STATED PROBLEM A => Restate word for word the forum thread on Xbox One memory.

SELECTED TEXT =>
•••
# Xbox One Memory



## Kev_mk3 (Sep 10, 2007)

My memory on my XBO is about 75% gone with around 6 games on. Is there a way so not everything installs to the unit as soon ill have to delete games and everything to do with the game to have anything new on the unit :wall:


----------



## chriswuk (Mar 20, 2015)

Just buy an external HDD.

I got a 2TB portable drive (no external power supply) for around £70.

The Xbox recognises it automatically & copies everything over to it. I've got about 15 games installed now & still have over 70% space left.


----------



## chriswuk (Mar 20, 2015)

This is perfect - Samsung M3 Slimline 2TB USB 3.0 Portable Hard Drive - Black: Amazon.co.uk: Computers & Accessories


----------



## chriswuk (Mar 20, 2015)

Just checked, 33 games installed (with 2 more downloading) & I've used 23.4%


----------



## cossiecol (Jun 29, 2014)

As above, an external HDD is the way to go, just make sure it's 3.0


----------



## John74 (Mar 12, 2007)

This is what I use










Now I only have 10% used memory


----------



## QPRsteve (Mar 4, 2013)

I saw a toshiba advertised 3TB for £64.99, this will be what I go for


----------



## Kev_mk3 (Sep 10, 2007)

I need one for the mrs's lap top so means I'll buy 2 :lol: thanks guys


----------
•••
RECORDS FOR THIS EXERCISE =>
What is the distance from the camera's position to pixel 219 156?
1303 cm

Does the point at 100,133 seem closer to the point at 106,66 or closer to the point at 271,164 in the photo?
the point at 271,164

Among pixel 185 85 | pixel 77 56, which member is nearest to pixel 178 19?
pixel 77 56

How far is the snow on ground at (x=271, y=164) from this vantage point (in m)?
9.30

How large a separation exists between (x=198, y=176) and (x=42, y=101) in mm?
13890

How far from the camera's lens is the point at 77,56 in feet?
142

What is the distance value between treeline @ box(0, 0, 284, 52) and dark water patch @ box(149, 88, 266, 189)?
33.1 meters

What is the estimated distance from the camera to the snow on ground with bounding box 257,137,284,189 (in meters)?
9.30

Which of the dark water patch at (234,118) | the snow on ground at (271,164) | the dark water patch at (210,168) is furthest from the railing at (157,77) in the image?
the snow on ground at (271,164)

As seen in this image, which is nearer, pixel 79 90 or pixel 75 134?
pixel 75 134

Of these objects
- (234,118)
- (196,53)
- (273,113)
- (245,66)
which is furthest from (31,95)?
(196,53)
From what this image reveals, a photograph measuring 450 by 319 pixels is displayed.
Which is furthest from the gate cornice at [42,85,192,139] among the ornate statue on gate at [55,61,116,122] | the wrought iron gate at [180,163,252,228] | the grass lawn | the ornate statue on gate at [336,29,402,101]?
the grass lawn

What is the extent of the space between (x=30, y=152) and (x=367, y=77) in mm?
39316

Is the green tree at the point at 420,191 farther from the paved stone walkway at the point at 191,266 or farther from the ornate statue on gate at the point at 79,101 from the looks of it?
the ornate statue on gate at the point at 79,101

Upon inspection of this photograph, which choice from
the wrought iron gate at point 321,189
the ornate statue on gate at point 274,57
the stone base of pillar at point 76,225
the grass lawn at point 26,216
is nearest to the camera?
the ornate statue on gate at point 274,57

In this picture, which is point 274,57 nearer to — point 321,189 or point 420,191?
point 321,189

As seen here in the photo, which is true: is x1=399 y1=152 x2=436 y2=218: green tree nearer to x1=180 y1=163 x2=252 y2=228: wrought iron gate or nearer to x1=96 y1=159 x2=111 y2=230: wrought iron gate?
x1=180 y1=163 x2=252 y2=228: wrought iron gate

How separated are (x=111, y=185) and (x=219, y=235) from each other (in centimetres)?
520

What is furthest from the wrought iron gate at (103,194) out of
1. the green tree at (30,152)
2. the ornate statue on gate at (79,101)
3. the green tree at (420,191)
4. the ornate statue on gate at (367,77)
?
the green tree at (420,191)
•••
STATED PROBLEM B => Quote the listing from its first line up to and including the line that contains "33.1 meters".

TASK RESPONSE A =>
# Xbox One Memory



## Kev_mk3 (Sep 10, 2007)

My memory on my XBO is about 75% gone with around 6 games on. Is there a way so not everything installs to the unit as soon ill have to delete games and everything to do with the game to have anything new on the unit :wall:


----------



## chriswuk (Mar 20, 2015)

Just buy an external HDD.

I got a 2TB portable drive (no external power supply) for around £70.

The Xbox recognises it automatically & copies everything over to it. I've got about 15 games installed now & still have over 70% space left.


----------



## chriswuk (Mar 20, 2015)

This is perfect - Samsung M3 Slimline 2TB USB 3.0 Portable Hard Drive - Black: Amazon.co.uk: Computers & Accessories


----------



## chriswuk (Mar 20, 2015)

Just checked, 33 games installed (with 2 more downloading) & I've used 23.4%


----------



## cossiecol (Jun 29, 2014)

As above, an external HDD is the way to go, just make sure it's 3.0


----------



## John74 (Mar 12, 2007)

This is what I use










Now I only have 10% used memory


----------



## QPRsteve (Mar 4, 2013)

I saw a toshiba advertised 3TB for £64.99, this will be what I go for


----------



## Kev_mk3 (Sep 10, 2007)

I need one for the mrs's lap top so means I'll buy 2 :lol: thanks guys


----------

TASK RESPONSE B =>
What is the distance from the camera's position to pixel 219 156?
1303 cm

Does the point at 100,133 seem closer to the point at 106,66 or closer to the point at 271,164 in the photo?
the point at 271,164

Among pixel 185 85 | pixel 77 56, which member is nearest to pixel 178 19?
pixel 77 56

How far is the snow on ground at (x=271, y=164) from this vantage point (in m)?
9.30

How large a separation exists between (x=198, y=176) and (x=42, y=101) in mm?
13890

How far from the camera's lens is the point at 77,56 in feet?
142

What is the distance value between treeline @ box(0, 0, 284, 52) and dark water patch @ box(149, 88, 266, 189)?
33.1 meters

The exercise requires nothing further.